Feisty and mischievous, with an adorable pair of droopy-dog eyes, Dunston is an orangutan being forced by his owner, Lord Rutledge, to rob the rooms of the five-star Majestic Hotel. Jason Alexander stars as Robert, the hotel manager who must free Dunston from his abusive owner while maintaining order on the eve of the hotel’s elegant Crystal Ball.
The movie is basically critic-proof. (Who am I to say that Dunston can’t act?)
To expect too much from this sort of fluff isn’t fair, which makes the movie basically critic-proof. (Who am I to say that Dunston can’t act?) The closest gauge to whether such a movie works is to compare the number of times the kids laugh to the number of times the parents groan. From that point of view, Dunston succeeds: The smiles on my 9-year-old sister-in-law’s face far outweighed the few frowns on my own. Dunston Checks In is a nicely paced series of gags that, while only mildly diverting for adults, are irresistibly amusing to kids.
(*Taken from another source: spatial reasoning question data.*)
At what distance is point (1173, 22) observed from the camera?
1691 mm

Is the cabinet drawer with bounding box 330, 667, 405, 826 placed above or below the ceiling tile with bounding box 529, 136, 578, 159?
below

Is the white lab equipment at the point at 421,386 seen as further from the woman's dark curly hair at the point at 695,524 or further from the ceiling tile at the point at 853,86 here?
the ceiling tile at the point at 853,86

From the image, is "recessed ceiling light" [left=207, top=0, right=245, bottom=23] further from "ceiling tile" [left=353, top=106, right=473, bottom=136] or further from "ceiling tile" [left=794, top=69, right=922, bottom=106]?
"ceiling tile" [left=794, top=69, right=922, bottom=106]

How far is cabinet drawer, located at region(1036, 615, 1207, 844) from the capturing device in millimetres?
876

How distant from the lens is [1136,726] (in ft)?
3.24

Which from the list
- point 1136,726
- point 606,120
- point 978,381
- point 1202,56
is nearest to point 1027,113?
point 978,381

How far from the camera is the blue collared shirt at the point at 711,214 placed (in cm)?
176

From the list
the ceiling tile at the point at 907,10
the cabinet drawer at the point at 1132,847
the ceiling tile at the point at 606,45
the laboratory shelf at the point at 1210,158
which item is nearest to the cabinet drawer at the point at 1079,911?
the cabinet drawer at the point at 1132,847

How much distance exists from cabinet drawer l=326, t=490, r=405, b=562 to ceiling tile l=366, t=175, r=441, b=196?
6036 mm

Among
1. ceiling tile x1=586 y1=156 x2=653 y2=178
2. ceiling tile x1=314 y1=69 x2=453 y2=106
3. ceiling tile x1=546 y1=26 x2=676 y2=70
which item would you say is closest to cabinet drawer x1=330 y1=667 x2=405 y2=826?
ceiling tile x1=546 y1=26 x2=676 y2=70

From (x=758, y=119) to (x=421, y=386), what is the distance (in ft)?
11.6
Alexander, though working with material far inferior to what he is used to on Seinfeld, manages to turn in a charming variation of Charles Grodin’s infamous slow burn. Having the most fun on screen – and easily the most engaging to watch – is Rupert Everett playing the villain, Lord Rutledge, to the hilt.
As Dunston escapes and wreaks havoc throughout the hotel, the bits are sometimes routine (putting underwear on his head, sneaking into bed with Alexander) and sometimes inspired (watching Planet of the Apes, using a fanny pack while stealing jewels). For an hour and a half of harmless, cartoonish fun, Dunston will do.